Quote exactly the lines running from the line with "What is the measured distance from" to the end of the entries, including both, and nothing else.

• **Records for this task**

▬▬▬

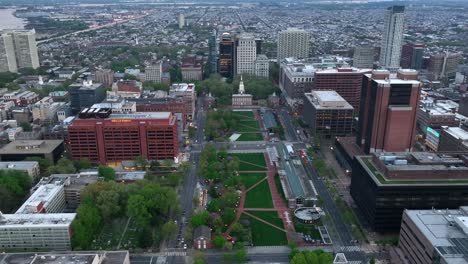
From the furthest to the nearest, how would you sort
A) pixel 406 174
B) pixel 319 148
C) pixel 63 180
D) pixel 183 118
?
pixel 183 118 < pixel 319 148 < pixel 63 180 < pixel 406 174

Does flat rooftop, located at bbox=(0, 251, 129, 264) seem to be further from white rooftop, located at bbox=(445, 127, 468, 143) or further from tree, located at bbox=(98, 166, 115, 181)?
white rooftop, located at bbox=(445, 127, 468, 143)

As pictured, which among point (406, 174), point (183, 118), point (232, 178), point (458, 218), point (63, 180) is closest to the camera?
point (458, 218)

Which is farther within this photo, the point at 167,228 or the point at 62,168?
the point at 62,168

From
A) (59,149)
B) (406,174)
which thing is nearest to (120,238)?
(59,149)

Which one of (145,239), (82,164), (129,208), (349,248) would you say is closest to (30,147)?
(82,164)

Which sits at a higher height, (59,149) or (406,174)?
(406,174)

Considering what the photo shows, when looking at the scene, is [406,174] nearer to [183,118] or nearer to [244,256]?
[244,256]

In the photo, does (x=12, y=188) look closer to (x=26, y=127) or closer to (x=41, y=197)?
(x=41, y=197)
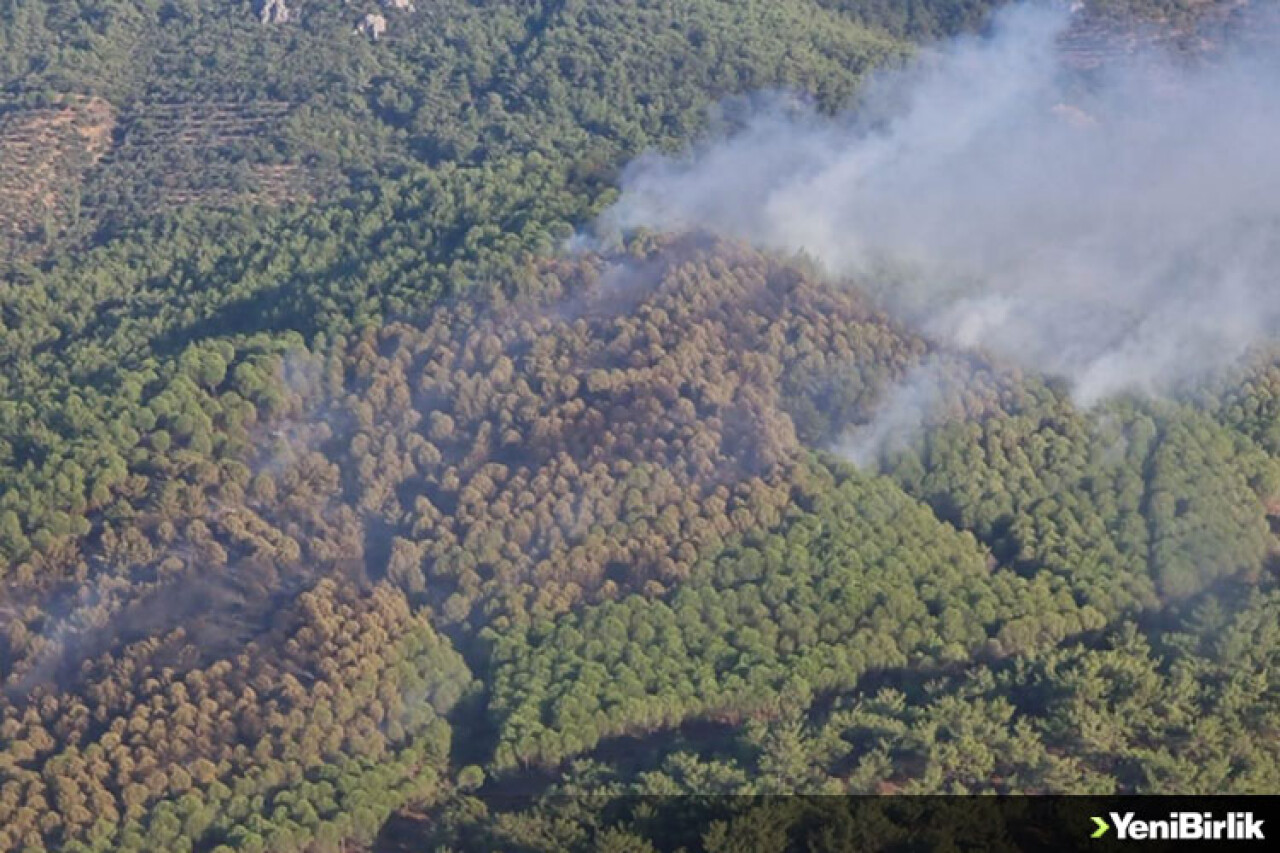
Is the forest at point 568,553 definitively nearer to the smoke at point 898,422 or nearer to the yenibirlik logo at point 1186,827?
the smoke at point 898,422

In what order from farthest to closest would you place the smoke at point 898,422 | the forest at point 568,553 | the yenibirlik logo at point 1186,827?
1. the smoke at point 898,422
2. the forest at point 568,553
3. the yenibirlik logo at point 1186,827

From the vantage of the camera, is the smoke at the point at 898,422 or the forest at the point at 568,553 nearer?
the forest at the point at 568,553

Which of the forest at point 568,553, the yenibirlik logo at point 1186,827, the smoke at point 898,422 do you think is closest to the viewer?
the yenibirlik logo at point 1186,827

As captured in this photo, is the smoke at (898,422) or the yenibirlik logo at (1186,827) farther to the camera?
the smoke at (898,422)

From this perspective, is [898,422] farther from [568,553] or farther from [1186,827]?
[1186,827]

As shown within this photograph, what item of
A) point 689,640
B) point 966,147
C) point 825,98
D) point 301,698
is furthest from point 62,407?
point 825,98

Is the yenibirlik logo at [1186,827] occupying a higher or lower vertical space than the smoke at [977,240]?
lower

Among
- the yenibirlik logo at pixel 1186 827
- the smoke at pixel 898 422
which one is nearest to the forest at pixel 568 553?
the smoke at pixel 898 422
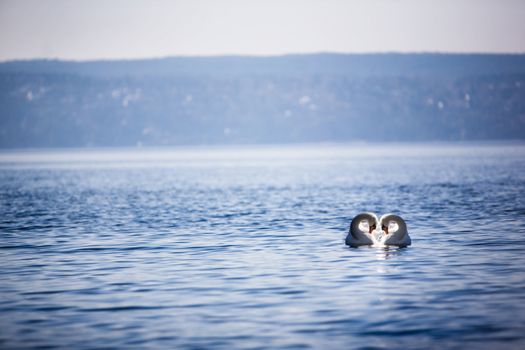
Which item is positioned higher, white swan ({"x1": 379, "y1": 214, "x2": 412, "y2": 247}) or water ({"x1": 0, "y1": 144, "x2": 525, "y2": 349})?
white swan ({"x1": 379, "y1": 214, "x2": 412, "y2": 247})

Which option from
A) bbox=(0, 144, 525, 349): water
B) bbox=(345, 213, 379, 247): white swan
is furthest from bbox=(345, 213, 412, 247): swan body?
bbox=(0, 144, 525, 349): water

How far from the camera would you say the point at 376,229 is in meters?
26.3

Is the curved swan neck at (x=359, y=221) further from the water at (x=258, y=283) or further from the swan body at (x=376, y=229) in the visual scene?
the water at (x=258, y=283)

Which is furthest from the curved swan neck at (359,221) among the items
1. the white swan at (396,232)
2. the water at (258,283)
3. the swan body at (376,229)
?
the water at (258,283)

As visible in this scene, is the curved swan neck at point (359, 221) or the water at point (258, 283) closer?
the water at point (258, 283)

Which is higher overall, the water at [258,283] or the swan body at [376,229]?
the swan body at [376,229]

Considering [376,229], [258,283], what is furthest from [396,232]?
[258,283]

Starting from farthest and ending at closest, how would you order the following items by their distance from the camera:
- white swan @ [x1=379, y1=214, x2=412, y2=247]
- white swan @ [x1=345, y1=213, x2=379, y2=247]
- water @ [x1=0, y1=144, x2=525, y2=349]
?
white swan @ [x1=345, y1=213, x2=379, y2=247] < white swan @ [x1=379, y1=214, x2=412, y2=247] < water @ [x1=0, y1=144, x2=525, y2=349]

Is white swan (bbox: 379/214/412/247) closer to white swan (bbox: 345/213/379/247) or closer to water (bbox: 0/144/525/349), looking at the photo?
water (bbox: 0/144/525/349)

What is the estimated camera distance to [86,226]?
35.7m

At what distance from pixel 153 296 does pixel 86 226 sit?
60.0 ft

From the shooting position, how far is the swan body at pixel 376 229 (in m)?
25.2

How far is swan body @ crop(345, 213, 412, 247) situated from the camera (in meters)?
25.2

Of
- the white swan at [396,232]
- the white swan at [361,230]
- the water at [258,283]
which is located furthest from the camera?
the white swan at [361,230]
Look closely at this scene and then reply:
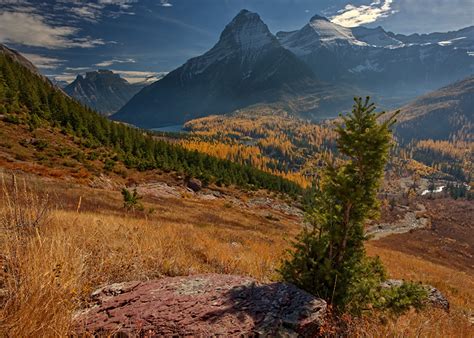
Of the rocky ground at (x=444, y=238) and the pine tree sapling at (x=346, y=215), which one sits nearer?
the pine tree sapling at (x=346, y=215)

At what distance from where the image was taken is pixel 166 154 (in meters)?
86.4

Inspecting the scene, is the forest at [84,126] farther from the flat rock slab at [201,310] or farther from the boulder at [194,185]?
the flat rock slab at [201,310]

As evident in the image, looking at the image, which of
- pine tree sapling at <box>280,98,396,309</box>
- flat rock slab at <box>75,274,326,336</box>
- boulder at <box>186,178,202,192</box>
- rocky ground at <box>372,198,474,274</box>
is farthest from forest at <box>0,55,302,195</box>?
pine tree sapling at <box>280,98,396,309</box>

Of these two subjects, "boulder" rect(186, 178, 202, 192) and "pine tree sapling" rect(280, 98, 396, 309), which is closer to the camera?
"pine tree sapling" rect(280, 98, 396, 309)

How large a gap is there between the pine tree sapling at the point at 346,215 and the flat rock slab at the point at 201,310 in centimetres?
94

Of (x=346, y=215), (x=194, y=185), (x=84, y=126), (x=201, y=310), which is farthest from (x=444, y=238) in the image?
(x=201, y=310)

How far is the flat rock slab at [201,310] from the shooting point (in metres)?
3.84

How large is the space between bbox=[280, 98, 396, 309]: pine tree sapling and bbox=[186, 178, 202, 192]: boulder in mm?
61382

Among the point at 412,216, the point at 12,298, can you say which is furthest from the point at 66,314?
the point at 412,216

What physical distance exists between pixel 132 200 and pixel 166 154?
2487 inches

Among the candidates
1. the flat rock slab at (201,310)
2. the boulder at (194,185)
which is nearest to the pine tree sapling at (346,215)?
the flat rock slab at (201,310)

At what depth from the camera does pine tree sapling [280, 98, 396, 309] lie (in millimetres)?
5586

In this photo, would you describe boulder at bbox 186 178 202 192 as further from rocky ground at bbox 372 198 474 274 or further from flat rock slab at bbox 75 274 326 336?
flat rock slab at bbox 75 274 326 336

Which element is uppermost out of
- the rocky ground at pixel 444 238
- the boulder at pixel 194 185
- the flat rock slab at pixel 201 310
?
the flat rock slab at pixel 201 310
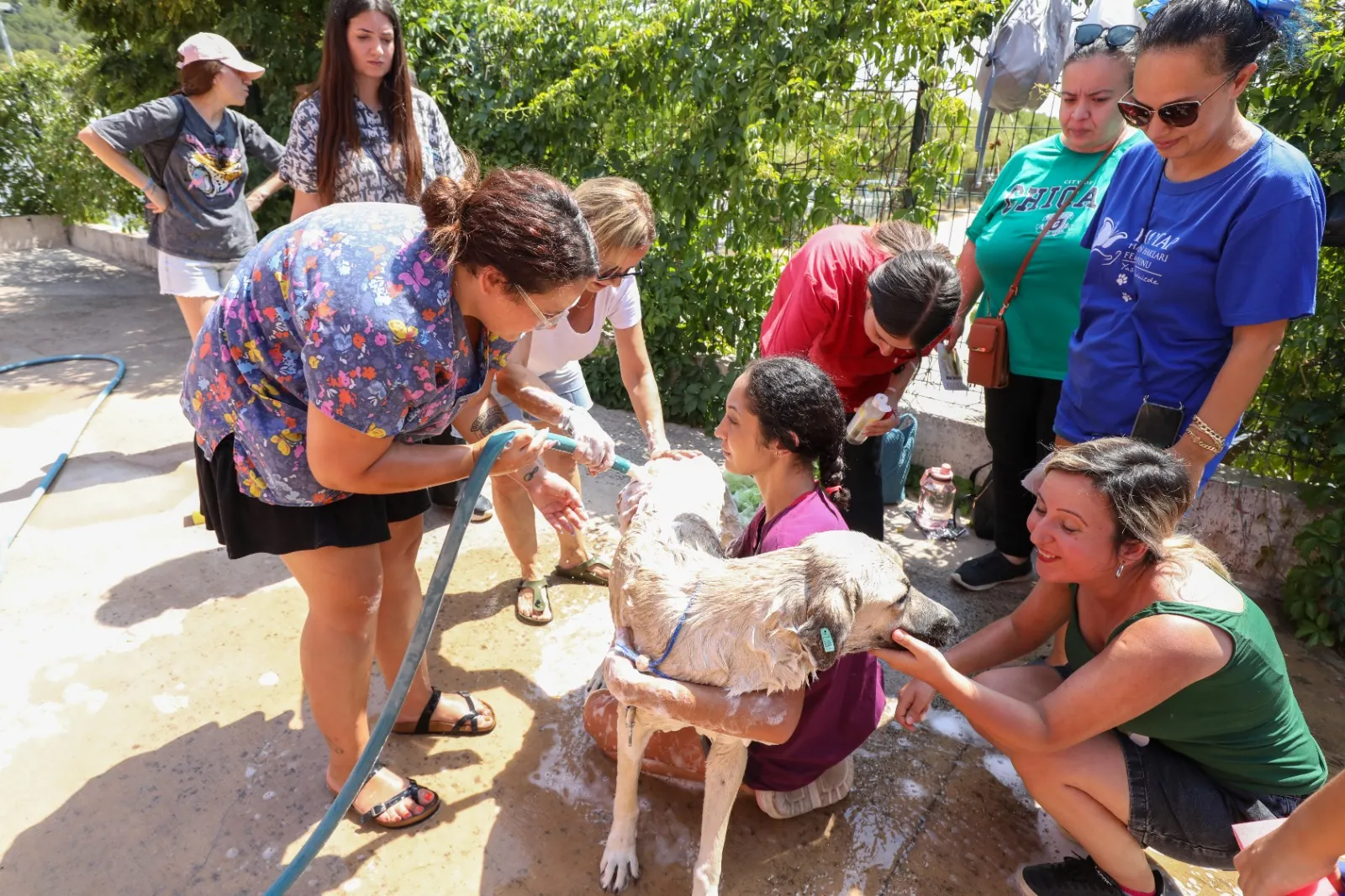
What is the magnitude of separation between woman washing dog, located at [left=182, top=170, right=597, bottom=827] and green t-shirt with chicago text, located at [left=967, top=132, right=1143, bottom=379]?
219 centimetres

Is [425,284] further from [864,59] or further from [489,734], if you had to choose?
[864,59]

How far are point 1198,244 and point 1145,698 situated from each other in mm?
1452

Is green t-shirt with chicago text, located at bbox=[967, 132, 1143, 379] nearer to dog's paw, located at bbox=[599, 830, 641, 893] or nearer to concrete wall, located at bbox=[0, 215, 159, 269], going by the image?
dog's paw, located at bbox=[599, 830, 641, 893]

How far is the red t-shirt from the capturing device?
10.7 feet

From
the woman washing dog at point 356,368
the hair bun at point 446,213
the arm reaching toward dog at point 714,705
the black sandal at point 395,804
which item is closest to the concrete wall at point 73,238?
the woman washing dog at point 356,368

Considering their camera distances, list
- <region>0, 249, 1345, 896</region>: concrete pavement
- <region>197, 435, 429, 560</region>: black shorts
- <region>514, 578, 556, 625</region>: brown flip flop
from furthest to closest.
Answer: <region>514, 578, 556, 625</region>: brown flip flop
<region>0, 249, 1345, 896</region>: concrete pavement
<region>197, 435, 429, 560</region>: black shorts

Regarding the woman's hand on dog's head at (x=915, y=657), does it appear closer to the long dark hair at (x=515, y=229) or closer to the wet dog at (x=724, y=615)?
the wet dog at (x=724, y=615)

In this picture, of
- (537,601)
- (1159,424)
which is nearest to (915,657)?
(1159,424)

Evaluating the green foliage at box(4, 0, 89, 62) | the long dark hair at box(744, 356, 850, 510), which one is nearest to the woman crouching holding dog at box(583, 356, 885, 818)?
the long dark hair at box(744, 356, 850, 510)

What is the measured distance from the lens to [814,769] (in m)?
2.58

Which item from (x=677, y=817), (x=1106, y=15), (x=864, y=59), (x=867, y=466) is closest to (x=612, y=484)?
(x=867, y=466)

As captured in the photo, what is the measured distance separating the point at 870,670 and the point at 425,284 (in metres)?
1.77

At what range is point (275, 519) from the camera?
2.30 meters

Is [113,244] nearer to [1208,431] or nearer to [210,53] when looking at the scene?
[210,53]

▬▬▬

• **Full response**
What is the measured distance from the lens to [814,769] (in m)?
2.58

Which item from (x=677, y=817), (x=1106, y=15), (x=864, y=59), (x=867, y=466) is closest to (x=612, y=484)?
(x=867, y=466)

As captured in the photo, what is the measured distance separating the point at 870,670 and the point at 425,284 (in metres)?
1.77

At what range is point (275, 519) from the camera?
2.30 meters

Is [113,244] nearer to [1208,431] or nearer to [210,53] when looking at the scene?
[210,53]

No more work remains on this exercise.